_提示文_
***

AtroposはCutadaptのフォークとして開発されたNGSのアダプタートリミングツール。並列化に対応しており、高速に動作する。Cutadaptよりセンシティブで(ミスマッチを考慮する)、miRNAやbisulfite-seq用のトリミングモードも備える。エラー率やアダプター配列の検出モード、QCのレポート出力、SAM/BAMの読み込み対応、SRAのIDからの直接トリミング、など多彩な機能を備えている。color spaceにも対応している。オーバーラップリードのマージも今後サポートされるらしい。
マニュアル
https://atropos.readthedocs.io/en/latest/
インストール
依存
- Optional python libraries
- pytest (for running unit tests)
- progressbar2 or tqdm (progressbar support)
- pysam (SAM/BAM input)
- khmer 2.0+ (for detecting low-frequency adapter contamination)
- jinja2 (for user-defined report formats)
- ngstream (for SRA streaming), which requires ngs
pythonのライブラリばかりなので、pipでインストールできるが、オーサーはcondaで環境を整えることを推奨している。condaが通る環境下で
conda install -c bioconda atropos
atropos -help #動作確認
Dockerのイメージも提供されているのでGithubで確認してください。
https://github.com/jdidion/atropos
ヘルプ
> atropos -help
$ atropos -help
usage:
atropos trim -a ADAPTER [options] [-o output.fastq] -se input.fastq
atropos trim -a ADAPT1 -A ADAPT2 [options] -o out1.fastq -p out2.fastq -pe1 in1.fastq -pe2 in2.fastq
Atropos version 1.1.10
Trim adapters and low-quality bases, and perform other NGS preprocessing. This
command provides most of Atropos' functionality.

***

_課題の目的_
Atroposについての提示文を、一字一句変えずにすべて書き写してもらえますか？ エントリは参照しなくて構いません。

_エントリ一覧_
***

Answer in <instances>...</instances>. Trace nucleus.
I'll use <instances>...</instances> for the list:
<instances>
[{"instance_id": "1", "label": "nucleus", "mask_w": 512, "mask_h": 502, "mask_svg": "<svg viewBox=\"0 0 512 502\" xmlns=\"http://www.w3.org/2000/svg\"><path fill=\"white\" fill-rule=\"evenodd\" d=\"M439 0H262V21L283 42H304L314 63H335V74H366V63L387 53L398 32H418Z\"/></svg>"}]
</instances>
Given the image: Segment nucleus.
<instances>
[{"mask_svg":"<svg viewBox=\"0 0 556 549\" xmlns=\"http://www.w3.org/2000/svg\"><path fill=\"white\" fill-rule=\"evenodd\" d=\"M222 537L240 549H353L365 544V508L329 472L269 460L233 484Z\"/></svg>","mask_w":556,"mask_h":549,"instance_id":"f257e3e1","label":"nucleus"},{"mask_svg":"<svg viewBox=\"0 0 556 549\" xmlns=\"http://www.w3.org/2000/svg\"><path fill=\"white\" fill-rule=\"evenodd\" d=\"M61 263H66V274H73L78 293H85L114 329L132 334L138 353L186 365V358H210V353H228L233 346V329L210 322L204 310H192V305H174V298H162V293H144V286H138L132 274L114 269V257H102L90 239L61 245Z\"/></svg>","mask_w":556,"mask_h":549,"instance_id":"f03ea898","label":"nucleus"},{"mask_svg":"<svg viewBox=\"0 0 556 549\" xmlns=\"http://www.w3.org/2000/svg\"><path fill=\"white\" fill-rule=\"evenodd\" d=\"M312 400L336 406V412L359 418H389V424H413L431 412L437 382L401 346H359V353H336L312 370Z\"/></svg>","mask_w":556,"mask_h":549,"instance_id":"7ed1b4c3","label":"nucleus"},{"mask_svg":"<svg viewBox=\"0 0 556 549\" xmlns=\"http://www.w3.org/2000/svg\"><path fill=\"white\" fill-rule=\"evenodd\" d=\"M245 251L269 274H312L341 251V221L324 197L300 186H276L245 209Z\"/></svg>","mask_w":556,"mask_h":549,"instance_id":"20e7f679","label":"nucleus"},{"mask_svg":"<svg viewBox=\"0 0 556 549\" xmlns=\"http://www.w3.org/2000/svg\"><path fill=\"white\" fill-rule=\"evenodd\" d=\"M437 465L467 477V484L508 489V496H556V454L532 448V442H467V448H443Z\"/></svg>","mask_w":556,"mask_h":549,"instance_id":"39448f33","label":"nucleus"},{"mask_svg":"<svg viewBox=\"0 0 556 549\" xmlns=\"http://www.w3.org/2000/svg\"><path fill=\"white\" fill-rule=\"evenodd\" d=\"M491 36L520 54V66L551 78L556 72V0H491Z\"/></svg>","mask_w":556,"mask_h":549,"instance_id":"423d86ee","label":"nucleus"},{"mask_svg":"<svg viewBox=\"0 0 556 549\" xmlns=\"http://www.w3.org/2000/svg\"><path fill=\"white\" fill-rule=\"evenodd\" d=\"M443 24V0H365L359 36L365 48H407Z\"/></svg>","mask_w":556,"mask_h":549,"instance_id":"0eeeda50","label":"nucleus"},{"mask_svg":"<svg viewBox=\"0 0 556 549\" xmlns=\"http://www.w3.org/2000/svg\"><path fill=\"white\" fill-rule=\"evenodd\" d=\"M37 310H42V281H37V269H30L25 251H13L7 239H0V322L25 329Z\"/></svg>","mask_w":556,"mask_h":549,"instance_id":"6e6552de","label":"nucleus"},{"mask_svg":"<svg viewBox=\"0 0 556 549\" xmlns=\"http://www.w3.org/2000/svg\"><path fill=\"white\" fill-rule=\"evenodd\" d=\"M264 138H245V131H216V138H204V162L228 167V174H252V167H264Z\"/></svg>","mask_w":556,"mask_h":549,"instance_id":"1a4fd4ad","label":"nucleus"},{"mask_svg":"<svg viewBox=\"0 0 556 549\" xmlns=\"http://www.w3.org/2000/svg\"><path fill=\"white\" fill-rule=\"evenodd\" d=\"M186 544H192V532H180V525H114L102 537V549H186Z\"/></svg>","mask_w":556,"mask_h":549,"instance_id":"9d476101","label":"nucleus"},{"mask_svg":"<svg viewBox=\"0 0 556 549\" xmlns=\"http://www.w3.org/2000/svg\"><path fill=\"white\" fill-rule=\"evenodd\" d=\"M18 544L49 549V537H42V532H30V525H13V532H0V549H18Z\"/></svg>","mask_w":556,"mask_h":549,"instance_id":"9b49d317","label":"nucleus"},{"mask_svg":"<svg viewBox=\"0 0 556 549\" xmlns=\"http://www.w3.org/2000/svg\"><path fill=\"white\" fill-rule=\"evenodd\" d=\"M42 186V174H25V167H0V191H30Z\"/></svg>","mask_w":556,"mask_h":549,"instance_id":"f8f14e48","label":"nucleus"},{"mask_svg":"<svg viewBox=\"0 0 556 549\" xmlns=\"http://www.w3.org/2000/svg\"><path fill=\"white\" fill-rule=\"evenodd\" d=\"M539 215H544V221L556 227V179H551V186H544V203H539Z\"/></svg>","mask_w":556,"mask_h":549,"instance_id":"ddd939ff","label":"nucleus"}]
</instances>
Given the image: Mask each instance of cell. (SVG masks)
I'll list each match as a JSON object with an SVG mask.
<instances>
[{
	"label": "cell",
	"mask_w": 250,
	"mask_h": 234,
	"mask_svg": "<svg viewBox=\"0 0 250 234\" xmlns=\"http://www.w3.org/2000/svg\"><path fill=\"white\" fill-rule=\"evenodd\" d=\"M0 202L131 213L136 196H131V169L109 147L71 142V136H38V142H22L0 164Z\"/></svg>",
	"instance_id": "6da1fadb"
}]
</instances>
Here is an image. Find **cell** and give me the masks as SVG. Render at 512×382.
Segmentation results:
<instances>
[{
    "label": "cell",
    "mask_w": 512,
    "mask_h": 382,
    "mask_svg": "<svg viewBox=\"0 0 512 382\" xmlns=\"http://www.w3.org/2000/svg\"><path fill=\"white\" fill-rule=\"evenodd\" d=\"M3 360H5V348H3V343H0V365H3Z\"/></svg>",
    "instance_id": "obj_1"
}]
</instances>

***

_記述解答_
AtroposはCutadaptのフォークとして開発されたNGSのアダプタートリミングツール。並列化に対応しており、高速に動作する。Cutadaptよりセンシティブで(ミスマッチを考慮する)、miRNAやbisulfite-seq用のトリミングモードも備える。エラー率やアダプター配列の検出モード、QCのレポート出力、SAM/BAMの読み込み対応、SRAのIDからの直接トリミング、など多彩な機能を備えている。color spaceにも対応している。オーバーラップリードのマージも今後サポートされるらしい。
マニュアル
https://atropos.readthedocs.io/en/latest/
インストール
依存
- Optional python libraries
- pytest (for running unit tests)
- progressbar2 or tqdm (progressbar support)
- pysam (SAM/BAM input)
- khmer 2.0+ (for detecting low-frequency adapter contamination)
- jinja2 (for user-defined report formats)
- ngstream (for SRA streaming), which requires ngs
pythonのライブラリばかりなので、pipでインストールできるが、オーサーはcondaで環境を整えることを推奨している。condaが通る環境下で
conda install -c bioconda atropos
atropos -help #動作確認
Dockerのイメージも提供されているのでGithubで確認してください。
https://github.com/jdidion/atropos
ヘルプ
> atropos -help
$ atropos -help
usage:
atropos trim -a ADAPTER [options] [-o output.fastq] -se input.fastq
atropos trim -a ADAPT1 -A ADAPT2 [options] -o out1.fastq -p out2.fastq -pe1 in1.fastq -pe2 in2.fastq
Atropos version 1.1.10
Trim adapters and low-quality bases, and perform other NGS preprocessing. This
command provides most of Atropos' functionality.